Burning Man is a place to ask. Ask how you can participate, ask how you can be included in a project, and of course, ask before you take a picture. This is probably one of the biggest issues within Burning Man culture. Nothing can turn a sweet fairy wearing nothing but sparkles and wings into a surly, obscenity-shouting pirate than an unsolicited photo shoot. All cameras and videos need to be registered at Media Mecca, and while some find this protective measure obtrusive, it is a pragmatic way to help protect the privacy of individuals and the integrity of their artwork.

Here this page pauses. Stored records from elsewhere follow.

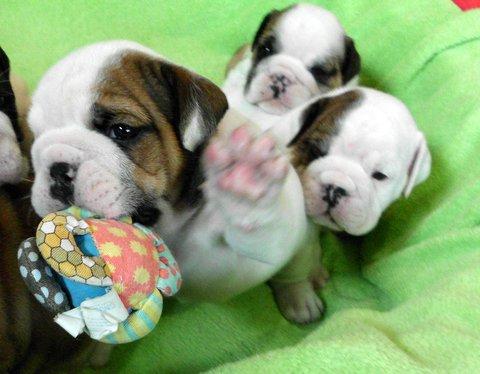 Tally bogie pups 5 weeks 7
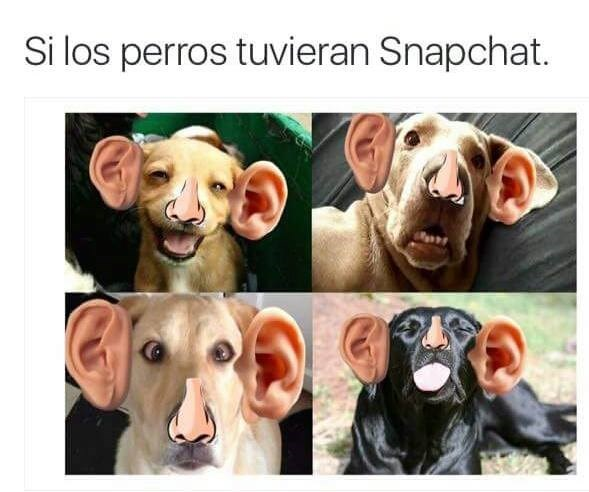 perros snapshot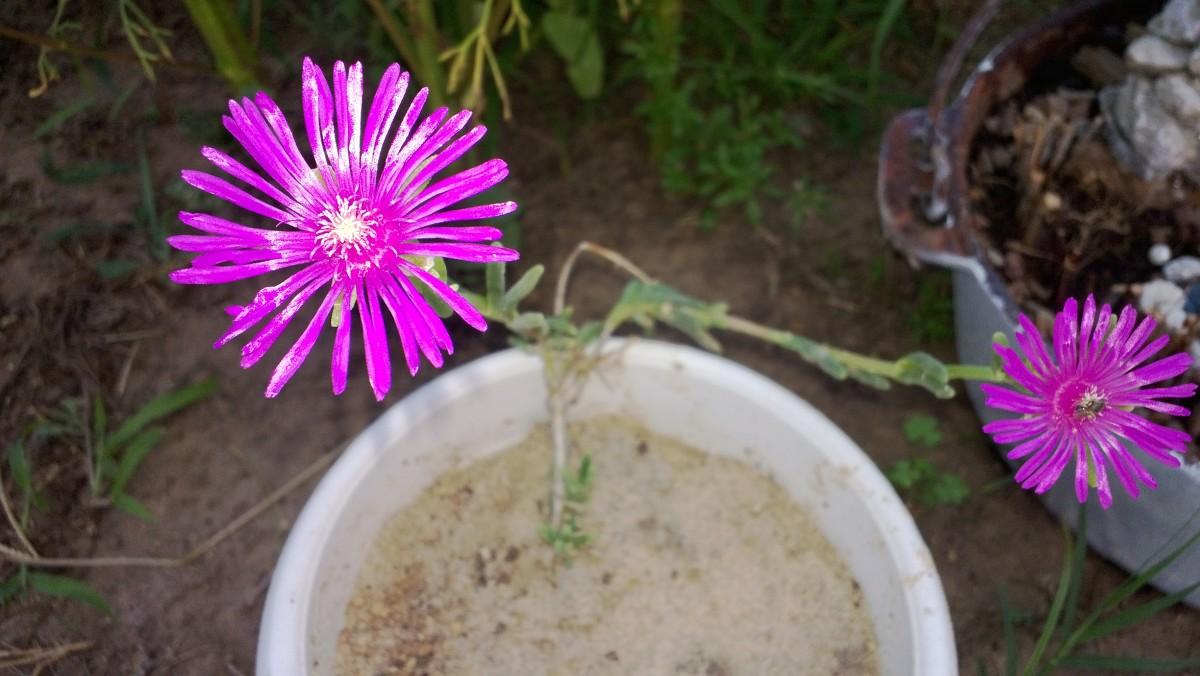 Delosperma (ice plant)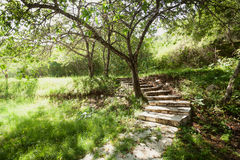 Beautiful garden with trees and stone path Royalty Free Stock Images
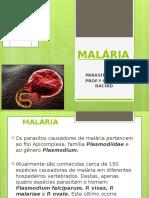 01 MALÁRIA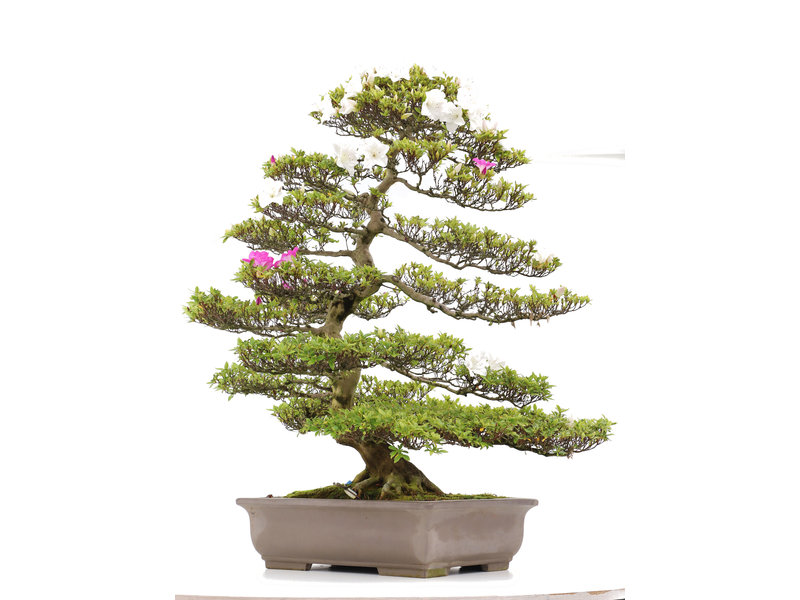 Rhododendron indicum Ai-No-Tuki, 101 cm, ± 30 jaar oud
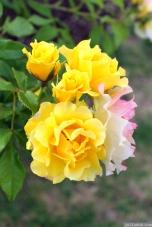 Parnell Rose Garden January 2013 003
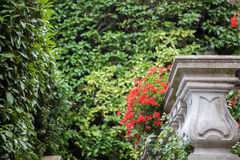 Flowers of Villa Carlotta on Lake Como Royalty Free Stock Image
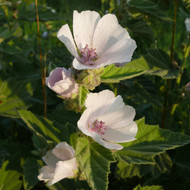 Buy Althaea officinalis 'Mallow' | Potted Herb Plant | Hooksgreen Herbs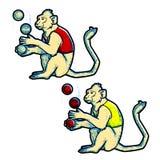 Retro uitstekende prestaties van stijlcircus opgeleide die wilde dieren op wit worden geïsoleerd De aap jongleert met Royalty-vrije Stock Afbeeldingen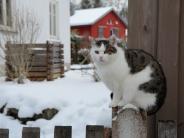 Tierquälerei: Schon wieder schießt ein Unbekannter auf eine Katze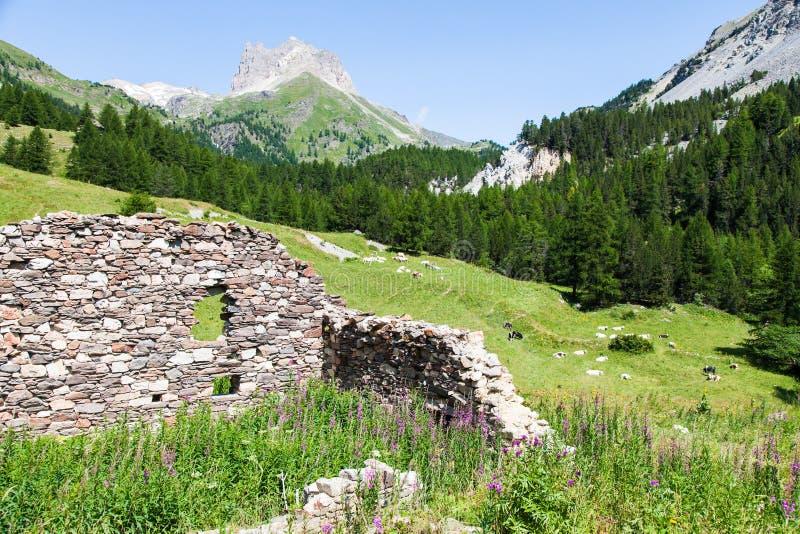 Download Cumes italianos imagem de stock. Imagem de grama, tourism - 29827913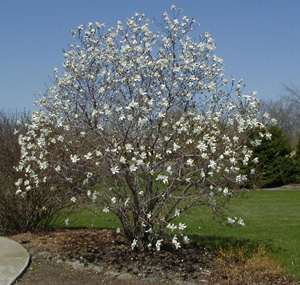 Star magnolia in early bloom.
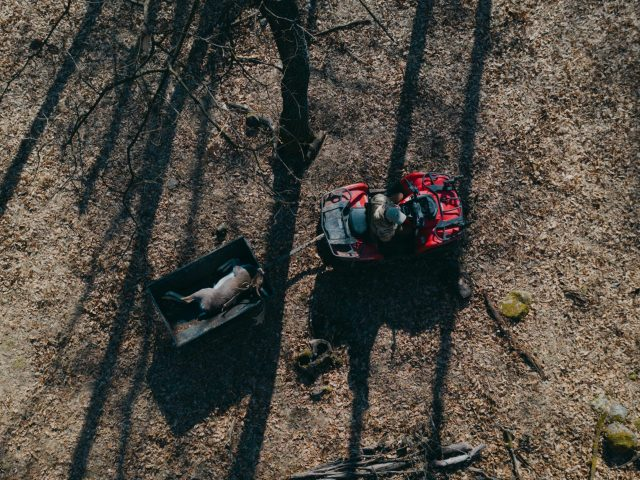 top down ATV with fallow buck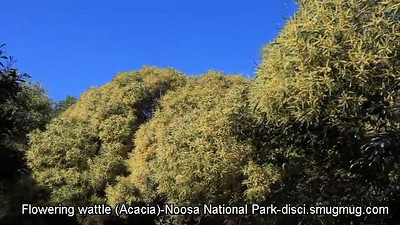 Short SD Video: Beautiful flowering Wattle (Acacia)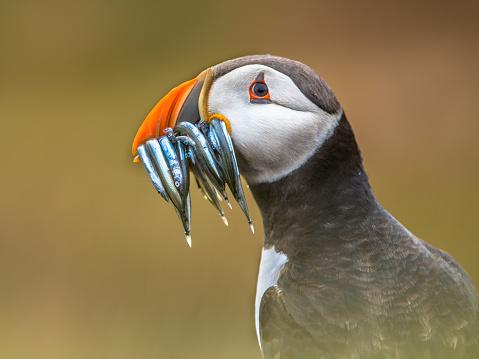 istock Portrait Puffin with beak full of fish 514938230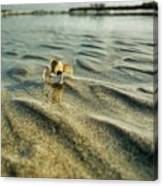 Tiny Crab In Water Canvas Print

In an environment founded on radical self-expression, even the most open-minded individual can encounter a disconcerting, uncomfortable or boundary-testing circumstance. If you find your way into a “Tantric Painting with Whipped Cream” workshop and it’s all just too sticky and strange, hand your neighbor a baby wipe before making a 90 degree turn to walk in the opposite direction. Look, it’s the BookMobile, a school bus converted into a mobile library. The driver hands you Caravans by James Michener and says it’s a good book for the desert. How did he know you just enrolled in a class about the historical conflicts in Afghanistan? Now you’ll have something intelligent to say to your professor since you’ve missed the first week of school to go to Burning Man.
If you ask a group of Burners what the best thing you can take to Burning Man is, you’ll get a random laundry list of practical and humorous answers. The best response besides water is to bring an open heart and an open mind.